- Documento di origine -
E così siamo arrivati sull’orlo dell’abisso: il dibattito demenziale sulla finanziaria, l’appello populista di piazza San Giovanni, lo scandalo Mitrokhin, quello Telcom, Alitalia, Parmalat, Cirio… e a una classe politica che, alla ricerca di nuovi equilibri, che giustifichino la sua permanenza al potere, non sembra più in grado di governare il Paese se non in forza del suo declino.
Ci vuol altro che l’appello alla modernizzazione e alla transizione del sistema politico per riguadagnare la china!
La democrazia, tanto per ricordarlo, è quel sistema di civile convivenza che cerca di conciliare due insopprimibili e opposte tensioni dell’animo umano: la ricerca di uguaglianza e la costante aspirazione alla libertà. È una alchimia politica, non necessariamente complicata, ma certo complessa; e questa alchimia si fonda su un comune sentire (idee, valori, virtù) che intreccia interessi privati e interesse generale (quello di tutti) in un’etica della responsabilità individuale che in politica si chiama “moderazione”. Montesquieu indicava, nella “moderazione” appunto (e cioè nella capacità di moderare i propri privilegi e i propri interessi personali), il carattere specifico di una classe dirigente. Ed è questo deficit di moderazione che spinge la nostra classe politica alla perversa dinamica demagogia/populismo. Di più. Questo deficit di moderazione e di cultura politica si sta ormai trasformando in una battaglia di retroguardia della maggior parte della nostra classe dirigente contro la realtà e contro il futuro del nostro stesso Paese.
Le sfide che il modo attuale ci impone si sono tradotte in un immobilismo ormai ventennale, in una guerra di resistenza all’innovazione che ci distanzia dai grandi processi di trasformazione in atto a livello mondiale.
A dire oggi la loro, dovrebbero essere tutti coloro che sono insofferenti del presente, senza più nostalgie del passato, consapevoli che la moderazione è un’opzione rivoluzionaria e che l’innovazione (l’accettazione del nuovo e la capacità di voltare pagina) è la cultura del nostro tempo. Pochi o tanti che siano sono questi i “nuovi italiani” ai quali compete di spiegare con le parole e dare testimonianza con l’impegno del fatto che il nostro futuro “reale” (non quello remoto, né quello indicativo) ha cambiato direttrice di marcia rispetto al passato: dalla sequenza potere, politica, sviluppo che ha retto il ciclo della modernità, tutto il mondo (e il mondo di tutti) è approdato a quella che intreccia collaborazione, responsabilità, organizzazione. Sono queste le precondizioni e i pilastri della nuova democrazia, una fabbrica ben più vasta di Piazza San Giovanni.

- Estratto del dataset -
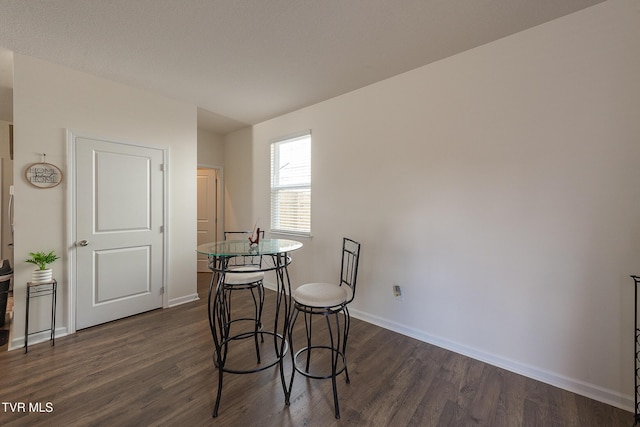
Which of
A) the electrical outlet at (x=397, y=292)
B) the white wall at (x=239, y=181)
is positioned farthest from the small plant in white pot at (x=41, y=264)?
the electrical outlet at (x=397, y=292)

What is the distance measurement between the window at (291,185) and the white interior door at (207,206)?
1610 millimetres

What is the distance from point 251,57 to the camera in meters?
2.41

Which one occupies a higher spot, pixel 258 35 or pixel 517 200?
pixel 258 35

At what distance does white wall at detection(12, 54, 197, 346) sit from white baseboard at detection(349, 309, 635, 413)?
9.85ft

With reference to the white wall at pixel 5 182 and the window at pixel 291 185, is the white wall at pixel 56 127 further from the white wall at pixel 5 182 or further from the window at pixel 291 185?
the white wall at pixel 5 182

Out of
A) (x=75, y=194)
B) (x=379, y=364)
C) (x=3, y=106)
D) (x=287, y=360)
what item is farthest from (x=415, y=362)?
(x=3, y=106)

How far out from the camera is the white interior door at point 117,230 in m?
2.70

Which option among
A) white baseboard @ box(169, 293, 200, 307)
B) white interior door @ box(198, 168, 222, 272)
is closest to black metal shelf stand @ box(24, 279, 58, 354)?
white baseboard @ box(169, 293, 200, 307)

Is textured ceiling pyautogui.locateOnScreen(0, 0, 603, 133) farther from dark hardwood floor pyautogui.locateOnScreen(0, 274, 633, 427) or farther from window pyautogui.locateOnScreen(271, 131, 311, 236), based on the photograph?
dark hardwood floor pyautogui.locateOnScreen(0, 274, 633, 427)

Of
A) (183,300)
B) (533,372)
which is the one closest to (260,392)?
(533,372)

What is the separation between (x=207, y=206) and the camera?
507 cm

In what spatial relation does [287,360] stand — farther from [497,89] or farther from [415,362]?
[497,89]

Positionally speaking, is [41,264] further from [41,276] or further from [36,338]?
[36,338]

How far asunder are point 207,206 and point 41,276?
9.21ft
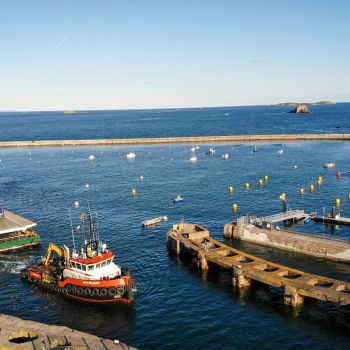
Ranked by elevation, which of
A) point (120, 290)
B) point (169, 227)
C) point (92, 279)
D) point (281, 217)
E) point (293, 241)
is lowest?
Answer: point (169, 227)

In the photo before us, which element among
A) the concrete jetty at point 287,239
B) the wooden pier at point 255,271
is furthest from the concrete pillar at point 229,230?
the wooden pier at point 255,271

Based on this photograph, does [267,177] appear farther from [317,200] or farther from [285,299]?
[285,299]

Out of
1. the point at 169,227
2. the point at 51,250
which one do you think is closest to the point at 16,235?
the point at 51,250

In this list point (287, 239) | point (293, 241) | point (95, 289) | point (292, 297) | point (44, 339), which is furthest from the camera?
point (287, 239)

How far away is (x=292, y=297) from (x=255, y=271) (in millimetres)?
6501

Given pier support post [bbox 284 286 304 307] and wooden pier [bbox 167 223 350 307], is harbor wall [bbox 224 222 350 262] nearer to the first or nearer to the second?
wooden pier [bbox 167 223 350 307]

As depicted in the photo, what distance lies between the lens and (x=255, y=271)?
172 ft

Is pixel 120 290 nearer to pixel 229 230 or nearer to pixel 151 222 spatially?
pixel 229 230

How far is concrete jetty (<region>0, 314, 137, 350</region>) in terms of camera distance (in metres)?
36.0

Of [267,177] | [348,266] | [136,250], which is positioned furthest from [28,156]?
[348,266]

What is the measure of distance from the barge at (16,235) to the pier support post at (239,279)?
3521cm

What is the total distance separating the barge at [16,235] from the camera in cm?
6969

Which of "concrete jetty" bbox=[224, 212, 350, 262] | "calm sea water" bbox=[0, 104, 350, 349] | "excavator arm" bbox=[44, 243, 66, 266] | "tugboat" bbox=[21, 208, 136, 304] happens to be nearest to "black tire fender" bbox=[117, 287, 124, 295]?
"tugboat" bbox=[21, 208, 136, 304]

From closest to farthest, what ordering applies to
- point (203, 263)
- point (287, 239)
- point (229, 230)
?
point (203, 263) → point (287, 239) → point (229, 230)
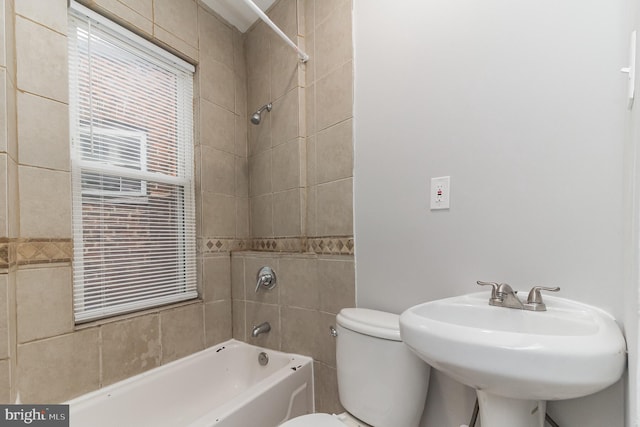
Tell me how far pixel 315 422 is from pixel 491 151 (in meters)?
1.17

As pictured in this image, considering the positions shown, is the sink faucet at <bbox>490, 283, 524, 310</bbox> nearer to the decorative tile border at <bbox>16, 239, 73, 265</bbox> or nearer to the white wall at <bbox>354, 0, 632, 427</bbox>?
the white wall at <bbox>354, 0, 632, 427</bbox>

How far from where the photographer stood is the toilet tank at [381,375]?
1.02 meters

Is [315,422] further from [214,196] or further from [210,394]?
[214,196]

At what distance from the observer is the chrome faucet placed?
0.85m

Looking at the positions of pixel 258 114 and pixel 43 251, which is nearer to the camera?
pixel 43 251

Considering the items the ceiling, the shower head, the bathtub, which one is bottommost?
the bathtub

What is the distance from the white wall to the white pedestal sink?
0.14 metres

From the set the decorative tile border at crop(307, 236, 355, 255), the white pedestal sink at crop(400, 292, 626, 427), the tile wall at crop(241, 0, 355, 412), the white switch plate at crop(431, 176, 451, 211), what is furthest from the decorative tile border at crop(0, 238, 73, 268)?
the white switch plate at crop(431, 176, 451, 211)

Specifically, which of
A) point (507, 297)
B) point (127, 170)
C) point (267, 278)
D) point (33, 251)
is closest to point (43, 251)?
point (33, 251)

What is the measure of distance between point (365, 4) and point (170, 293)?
186 cm

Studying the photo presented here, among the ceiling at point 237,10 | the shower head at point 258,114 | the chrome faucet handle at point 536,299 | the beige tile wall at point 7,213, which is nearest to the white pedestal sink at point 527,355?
the chrome faucet handle at point 536,299

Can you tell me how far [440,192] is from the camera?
112 cm

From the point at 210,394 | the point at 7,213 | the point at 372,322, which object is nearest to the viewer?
the point at 7,213

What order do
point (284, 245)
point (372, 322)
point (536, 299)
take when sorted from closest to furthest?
point (536, 299) < point (372, 322) < point (284, 245)
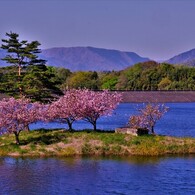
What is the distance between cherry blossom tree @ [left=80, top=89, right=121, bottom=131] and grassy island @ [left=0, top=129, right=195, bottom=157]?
3236 mm

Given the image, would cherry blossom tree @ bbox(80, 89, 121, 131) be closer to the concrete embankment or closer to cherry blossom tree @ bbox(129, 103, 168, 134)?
cherry blossom tree @ bbox(129, 103, 168, 134)

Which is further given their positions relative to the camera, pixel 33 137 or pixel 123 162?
pixel 33 137

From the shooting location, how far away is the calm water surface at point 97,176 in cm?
3556

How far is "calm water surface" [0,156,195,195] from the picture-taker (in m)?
35.6

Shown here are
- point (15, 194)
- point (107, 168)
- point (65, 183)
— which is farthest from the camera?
point (107, 168)

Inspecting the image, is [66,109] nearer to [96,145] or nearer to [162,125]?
[96,145]

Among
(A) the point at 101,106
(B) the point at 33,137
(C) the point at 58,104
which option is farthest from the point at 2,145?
(A) the point at 101,106

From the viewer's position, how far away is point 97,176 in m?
39.8

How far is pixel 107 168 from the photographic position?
43.0 meters

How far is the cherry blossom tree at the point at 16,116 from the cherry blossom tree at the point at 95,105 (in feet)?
17.1

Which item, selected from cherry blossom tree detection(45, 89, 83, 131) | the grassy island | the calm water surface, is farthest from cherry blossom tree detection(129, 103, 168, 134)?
the calm water surface

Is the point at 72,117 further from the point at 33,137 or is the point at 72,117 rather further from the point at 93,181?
the point at 93,181

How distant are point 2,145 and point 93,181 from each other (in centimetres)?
1648

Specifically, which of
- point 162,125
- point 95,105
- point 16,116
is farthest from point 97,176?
point 162,125
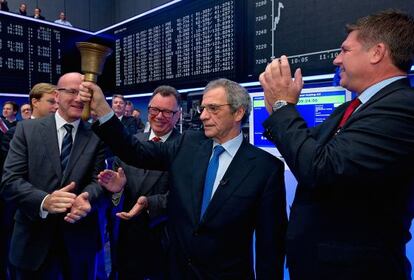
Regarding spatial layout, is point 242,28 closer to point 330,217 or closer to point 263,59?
point 263,59

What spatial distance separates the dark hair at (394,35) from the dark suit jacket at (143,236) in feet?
3.73

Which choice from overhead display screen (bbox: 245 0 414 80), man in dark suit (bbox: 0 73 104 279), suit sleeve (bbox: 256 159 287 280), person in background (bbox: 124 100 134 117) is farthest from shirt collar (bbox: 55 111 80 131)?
person in background (bbox: 124 100 134 117)

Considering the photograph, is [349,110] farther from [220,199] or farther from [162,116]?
[162,116]

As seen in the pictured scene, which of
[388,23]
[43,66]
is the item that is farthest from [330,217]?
[43,66]

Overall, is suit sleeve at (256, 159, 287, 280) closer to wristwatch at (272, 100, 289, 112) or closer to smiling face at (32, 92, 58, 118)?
wristwatch at (272, 100, 289, 112)

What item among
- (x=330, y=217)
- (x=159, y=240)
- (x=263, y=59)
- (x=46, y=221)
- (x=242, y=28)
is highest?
(x=242, y=28)

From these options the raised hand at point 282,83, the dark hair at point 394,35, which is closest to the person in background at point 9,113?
the raised hand at point 282,83

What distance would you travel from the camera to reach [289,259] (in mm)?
1146

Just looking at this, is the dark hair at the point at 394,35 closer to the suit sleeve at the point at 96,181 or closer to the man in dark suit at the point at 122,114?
the suit sleeve at the point at 96,181

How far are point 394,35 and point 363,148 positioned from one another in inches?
14.3

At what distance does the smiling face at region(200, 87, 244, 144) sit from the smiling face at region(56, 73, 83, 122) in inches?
26.3

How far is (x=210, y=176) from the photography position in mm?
1450

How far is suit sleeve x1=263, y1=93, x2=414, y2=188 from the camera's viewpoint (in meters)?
0.93

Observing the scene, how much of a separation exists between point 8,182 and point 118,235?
23.4 inches
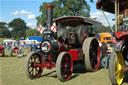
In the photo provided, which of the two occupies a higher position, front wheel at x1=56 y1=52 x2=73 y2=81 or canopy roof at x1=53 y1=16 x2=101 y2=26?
canopy roof at x1=53 y1=16 x2=101 y2=26

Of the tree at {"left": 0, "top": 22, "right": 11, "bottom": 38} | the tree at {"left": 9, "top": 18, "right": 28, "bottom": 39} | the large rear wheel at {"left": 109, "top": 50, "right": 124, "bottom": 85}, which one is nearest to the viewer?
the large rear wheel at {"left": 109, "top": 50, "right": 124, "bottom": 85}

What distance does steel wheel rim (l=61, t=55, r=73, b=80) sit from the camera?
5.22 metres

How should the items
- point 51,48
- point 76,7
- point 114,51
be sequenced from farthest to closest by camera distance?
point 76,7 < point 51,48 < point 114,51

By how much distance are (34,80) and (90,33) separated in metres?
3.41

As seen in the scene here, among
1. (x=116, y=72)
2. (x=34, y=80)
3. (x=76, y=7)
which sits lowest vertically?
(x=34, y=80)

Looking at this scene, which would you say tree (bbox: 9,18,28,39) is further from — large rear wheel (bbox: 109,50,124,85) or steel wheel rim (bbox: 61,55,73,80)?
large rear wheel (bbox: 109,50,124,85)

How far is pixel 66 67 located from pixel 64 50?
713 mm

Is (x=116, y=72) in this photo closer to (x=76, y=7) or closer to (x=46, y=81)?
(x=46, y=81)

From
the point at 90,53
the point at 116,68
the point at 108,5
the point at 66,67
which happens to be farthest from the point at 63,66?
the point at 108,5

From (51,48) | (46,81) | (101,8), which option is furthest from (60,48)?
(101,8)

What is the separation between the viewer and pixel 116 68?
4.28 metres

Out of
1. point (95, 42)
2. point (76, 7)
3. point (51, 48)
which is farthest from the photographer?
point (76, 7)

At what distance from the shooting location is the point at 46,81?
5160 millimetres

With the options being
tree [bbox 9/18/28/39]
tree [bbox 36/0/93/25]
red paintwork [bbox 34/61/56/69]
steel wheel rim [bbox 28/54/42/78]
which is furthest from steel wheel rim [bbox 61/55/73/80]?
tree [bbox 9/18/28/39]
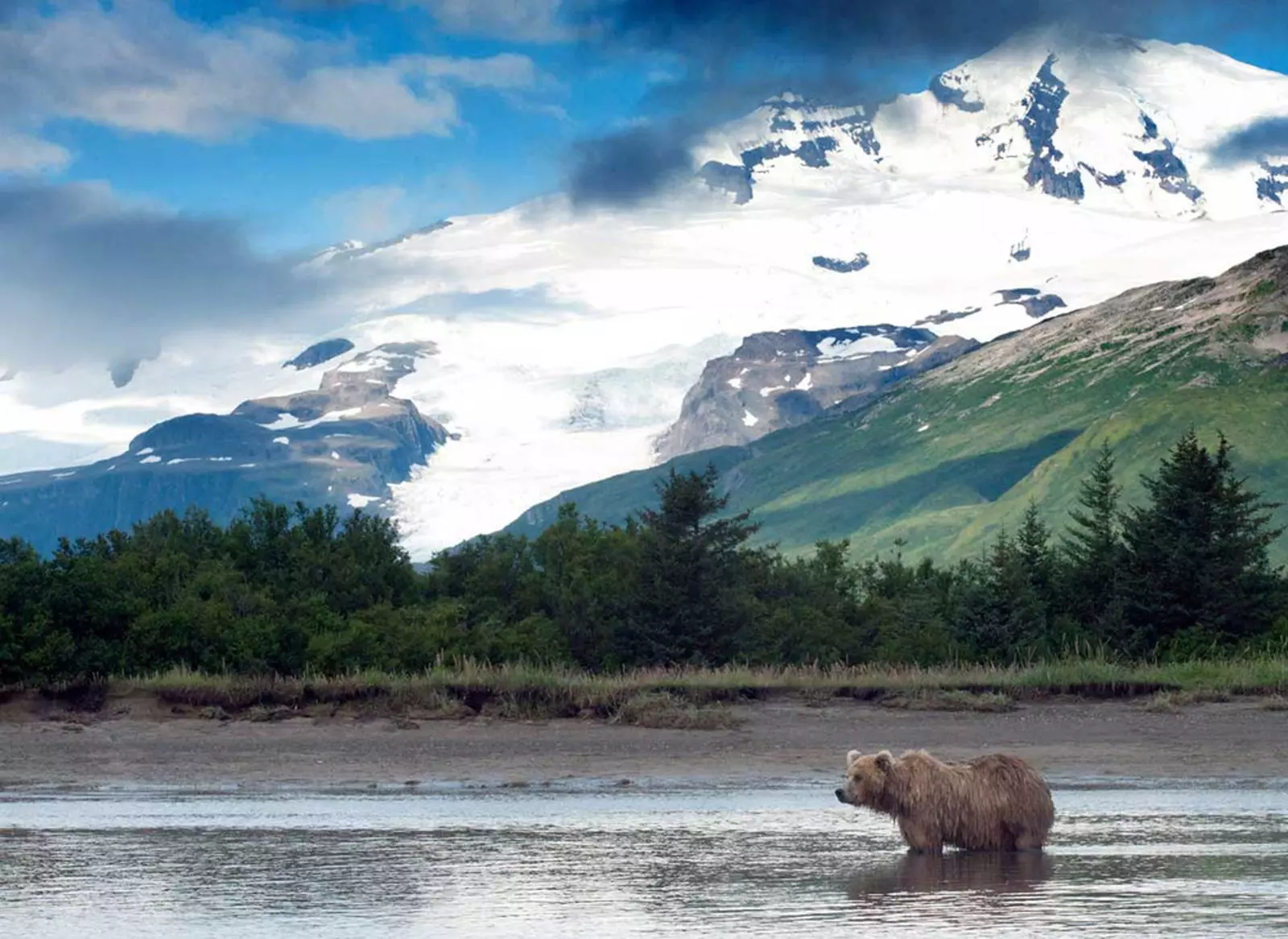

- Consegne -
a: Trascrivi dal documento di origine il passo che va da "E così siamo" fino a "del suo declino.".
b: Traduci in inglese questa frase del documento di origine: "Montesquieu indicava, nella “moderazione” appunto (e cioè nella capacità di moderare i propri privilegi e i propri interessi personali), il carattere specifico di una classe dirigente."

- Soluzioni -
a:
E così siamo arrivati sull’orlo dell’abisso: il dibattito demenziale sulla finanziaria, l’appello populista di piazza San Giovanni, lo scandalo Mitrokhin, quello Telcom, Alitalia, Parmalat, Cirio… e a una classe politica che, alla ricerca di nuovi equilibri, che giustifichino la sua permanenza al potere, non sembra più in grado di governare il Paese se non in forza del suo declino.

b: Montesquieu identified, precisely in "moderation" (that is, in the ability to moderate one's own privileges and personal interests), the specific character of a ruling class.